#### Document text:
- - -
Influenza Estimator — About

Creating a tool which can be used to monitor influenza-like illnesses in near-real-time using Shogun.

Let’s get started with what this project is about. It will be difficult to follow along what I am doing unless you have a clear idea about why I’m doing that.

Background

Reducing the impact of seasonal influenza epidemics and other pandemics such as the H1N1 is of paramount importance for public health authorities. Studies have shown that effective interventions can be taken to contain the epidemics if early detection can be made.

Seasonal influenza epidemics result in about three to five million cases of severe illness and about ​ 250,000 to 500,000 deaths worldwide each year. This is of utmost significance for public health agencies to reduce the effects of natural pandemics and epidemics such as the H1N1 influenza. Results have demonstrated that protective steps can be taken to suppress epidemics where there is early warning during outbreak germination. And monitoring and forecasting the occurrence and spread of flu in the community is critical.

In the EU, there are several government institutions which track incidents of influenza-like disease (ILI)​ by gathering statistics from sentinel care activities that provide virological(the study of viruses and the diseases) statistics as well as clinical details, such as physicians reporting on the number of patients observed presenting influenza-like disease, obtaining and releasing information on a weekly basis.

To collect data the following sources were used:

• Austria: FluNet surveillance tool
• Belgium: FluNet surveillance tool
• Germany: Survstat
• Italy: InfluNet service
• Netherlands: FluNet surveillance tool
• Since assessments are produced and recorded by physicians, the procedure is almost completely manual, resulting in a period of 1 -2 weeks​ from the moment an individual becomes identified and the moment the data points are accessible in quantitative ILI statistics. It is important to provide up-to-date details about the incidence of ILI in a community in order to better administer vaccinations, staff and other healthcare services.

There have been several attempts at gathering non-traditional, digital information to be used to predict the current or future levels of ILI, and other diseases, in a population.
These include monitoring call volumes to telephone triage advice lines, over the counter drug sales, and patients visit logs to Physicians for flu shots along with several others.
- - -
#### Collected material:
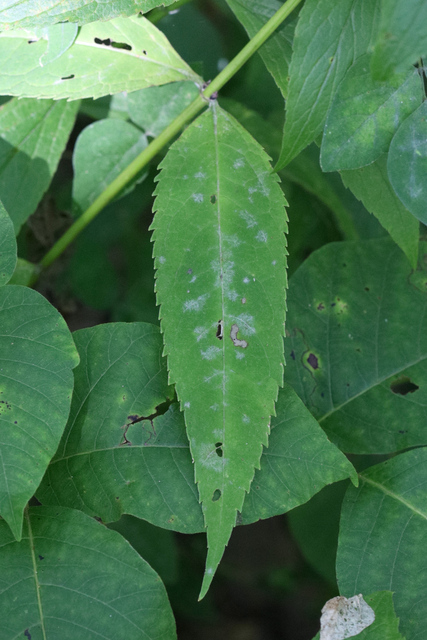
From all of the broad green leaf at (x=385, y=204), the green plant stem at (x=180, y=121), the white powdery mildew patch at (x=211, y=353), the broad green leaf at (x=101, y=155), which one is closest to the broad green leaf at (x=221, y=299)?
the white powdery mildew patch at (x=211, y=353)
- - -
#### Task objective:
Repeat the stretch of the influenza estimator page from "To collect data" through "other healthcare services.". The lines after the influenza estimator page are separate material.

#### Response to this task:
To collect data the following sources were used:

• Austria: FluNet surveillance tool
• Belgium: FluNet surveillance tool
• Germany: Survstat
• Italy: InfluNet service
• Netherlands: FluNet surveillance tool
• Since assessments are produced and recorded by physicians, the procedure is almost completely manual, resulting in a period of 1 -2 weeks​ from the moment an individual becomes identified and the moment the data points are accessible in quantitative ILI statistics. It is important to provide up-to-date details about the incidence of ILI in a community in order to better administer vaccinations, staff and other healthcare services.